Italia

«Pochi controlli e troppe deroghe per le merci»

Intervista a Giulia Guida, segretaria nazionale Filt Cgil «Usare autisti in distacco transnazionale consente di aggirare le norme sui contratti, innescando una concorrenza sleale che spinge il settore oltre i limiti»

Pubblicato circa 6 anni faEdizione del 8 agosto 2018

«Il 90% del traffico merci, anche pericolose, in Italia viaggia su gomma. È una distorsione che andrebbe sanata spostando il trasporto verso ferro e via mare. Ma per il sistema integrato gomma-ferro ci vogliono investimenti, i gruppi di settore e i padroncini che lavorano conto terzi fanno resistenza» spiega Giulia Guida, segretaria nazionale della Filt Cgil, che aggiunge: «Serve dare continuità al progetto Connettere l’Italia che investe sulla cura del ferro in modo compatibile con l’ambiente e il territorio».
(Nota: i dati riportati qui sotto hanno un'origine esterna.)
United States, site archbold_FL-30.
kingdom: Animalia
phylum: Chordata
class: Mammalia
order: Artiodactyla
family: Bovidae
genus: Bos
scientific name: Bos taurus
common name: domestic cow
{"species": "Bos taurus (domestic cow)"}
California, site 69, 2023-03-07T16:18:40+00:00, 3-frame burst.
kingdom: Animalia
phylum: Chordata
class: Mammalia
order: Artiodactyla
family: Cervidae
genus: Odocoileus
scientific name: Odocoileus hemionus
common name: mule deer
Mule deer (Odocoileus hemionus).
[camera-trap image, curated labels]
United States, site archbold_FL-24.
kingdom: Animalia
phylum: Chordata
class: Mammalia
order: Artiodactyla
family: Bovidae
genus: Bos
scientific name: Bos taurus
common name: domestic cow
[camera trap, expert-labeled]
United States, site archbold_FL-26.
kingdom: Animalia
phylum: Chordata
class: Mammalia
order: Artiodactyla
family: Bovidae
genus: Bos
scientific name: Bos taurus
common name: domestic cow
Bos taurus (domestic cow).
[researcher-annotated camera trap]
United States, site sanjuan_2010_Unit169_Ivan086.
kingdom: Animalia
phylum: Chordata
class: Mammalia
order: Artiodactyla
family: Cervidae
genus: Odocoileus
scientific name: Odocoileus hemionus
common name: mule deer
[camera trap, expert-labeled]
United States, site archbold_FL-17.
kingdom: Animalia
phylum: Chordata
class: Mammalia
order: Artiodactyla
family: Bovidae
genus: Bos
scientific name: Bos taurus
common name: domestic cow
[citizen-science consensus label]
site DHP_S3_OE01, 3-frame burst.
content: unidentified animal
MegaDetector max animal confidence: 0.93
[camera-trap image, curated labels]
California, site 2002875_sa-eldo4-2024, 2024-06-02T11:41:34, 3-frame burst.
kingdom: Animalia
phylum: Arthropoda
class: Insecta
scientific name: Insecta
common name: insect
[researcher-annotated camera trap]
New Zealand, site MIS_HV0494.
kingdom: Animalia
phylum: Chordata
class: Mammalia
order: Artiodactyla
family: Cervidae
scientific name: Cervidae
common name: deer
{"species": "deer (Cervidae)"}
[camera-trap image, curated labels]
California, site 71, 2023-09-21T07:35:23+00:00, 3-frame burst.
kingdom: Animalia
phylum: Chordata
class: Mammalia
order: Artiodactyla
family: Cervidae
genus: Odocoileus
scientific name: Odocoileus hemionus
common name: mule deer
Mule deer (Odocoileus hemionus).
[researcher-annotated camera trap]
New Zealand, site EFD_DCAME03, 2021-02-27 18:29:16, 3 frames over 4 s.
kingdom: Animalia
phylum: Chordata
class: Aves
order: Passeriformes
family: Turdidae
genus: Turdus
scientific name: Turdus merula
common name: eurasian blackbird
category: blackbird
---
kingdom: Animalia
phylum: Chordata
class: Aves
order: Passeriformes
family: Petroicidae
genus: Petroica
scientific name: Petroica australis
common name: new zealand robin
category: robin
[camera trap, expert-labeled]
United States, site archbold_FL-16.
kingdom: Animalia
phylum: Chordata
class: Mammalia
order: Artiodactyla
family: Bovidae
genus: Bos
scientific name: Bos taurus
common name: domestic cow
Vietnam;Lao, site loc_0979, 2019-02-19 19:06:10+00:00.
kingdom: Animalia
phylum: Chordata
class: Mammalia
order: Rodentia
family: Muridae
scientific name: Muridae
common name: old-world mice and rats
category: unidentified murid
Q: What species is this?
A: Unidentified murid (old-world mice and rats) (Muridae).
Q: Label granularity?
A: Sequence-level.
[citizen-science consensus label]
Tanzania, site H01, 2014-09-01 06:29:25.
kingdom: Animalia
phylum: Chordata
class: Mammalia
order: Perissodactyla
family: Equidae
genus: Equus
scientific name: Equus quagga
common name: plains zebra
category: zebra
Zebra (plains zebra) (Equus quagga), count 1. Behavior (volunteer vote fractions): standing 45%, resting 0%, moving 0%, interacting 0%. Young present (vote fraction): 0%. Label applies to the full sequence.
Il Codacons accusa il ministro Toninelli di aver presentato ricorso al Consiglio di Stato contro i divieti di circolazione dei mezzi pesanti. Cosa pensa la Filt?
Le associazioni dei trasportatori fanno pressione per ridurre le restrizioni, in particolare chiedono libertà di circolazione il sabato e la domenica per accorciare i tempi di consegna. Ma è una politica molto pericolosa. La legge prevede che possano viaggiare solo di notte e non nei week end ma le prefetture hanno la facoltà di rilasciare deroghe, così si eludono i divieti. Invece bisognerebbe prestare molta attenzione a questo tema, ci vogliono scelte più decise e blocchi della circolazione più forti. Il disastro di lunedì è avvenuto in agosto sulla linea Adriatica, affollata di merci ma anche di vacanzieri, il bilancio finale avrebbe potuto essere molto più drammatico.

L’incidente a Borgo Panigale potrebbe essere stato causato dall’autista che trasportava Gpl
Di solito quelli che trasportano combustibili sono altamente professionalizzati, ma la maggior parte dei conducenti opera in condizioni molto al di sotto degli standard di legge. È diffuso il ricorso a guidatori in distacco transnazionale, una sorte di contratti in somministrazione, la maggior parte vengono dall’est Europa. Le norme sui contratti in Italia sono molto rigide: dopo 4 ore di guida si devono fermare, hanno diritto al riposo lungo di due giorni, ma i controlli sono scarsissimi e le regole vengono facilmente eluse. I controlli incrociati del sindacato diventano molto difficili perché le paghe di chi è in distacco transnazionale vanno all’estero così non sai quanto prendono, quanti contributi vengono effettivamente versati, regole e riposi spesso saltano, innescando una concorrenza sleale che spinge l’intero settore a forzare i limiti.

In che condizioni lavorano?
L’età media è molto alta, circa 60 anni, nell’ultima revisione della legge sono rientrati tra i lavori gravosi ma non in quelli usuranti, il che è assurdo. Non esistono aree attrezzate per la sosta, vivono sui loro mezzi in condizioni igieniche molto precarie. Ci sono le tecnologie per rendere più sicuro il lavoro ma non si spinge sugli investimenti. Ad esempio del progetto Smart road, voluto dall’ex ministro Delrio, è stato avviato solo lo scorso luglio un unico tratto sulla Salerno-Reggio Calabria per la posa in opera di sistemi e postazioni per connettere utenti e operatori Anas. Se fosse già in funzione, lunedì avrebbe avvisato gli autisti di non passare da Borgo Panigale, potrebbe allertarli quando un ponte ha un’anomalia che può comprometterne la staticità.

Chi controlla le condizioni di lavoro degli autisti?
Le società più grandi hanno a bordo strumenti tecnologici come i cronotachigrafi in grado di registrare tempi di guida e soste. La polizia stradale ha le competenze per verificare i tracciati e per controllare il rispetto delle norme ma i controlli sono molto scarsi e, in generale, si è investito poco per aumentarli. Si tratta di un settore che incrocia la sicurezza di tutti quelli che circolano per le strade. L’esplosione di Bologna, ad esempio, ha coinvolto un asse che collega il Sud della penisola con il Settentrione e con i mercati del Nord Europa. È strategico per l’industria ma che per la mobilità privata, non controllare significa esporre in tanti a gravi pericoli. Poi ci sono i mezzi delle imprese più piccole, che non hanno dotazioni tecnologiche e non sono neppure incentivate a metterli perché, appunto, nessuno controlla.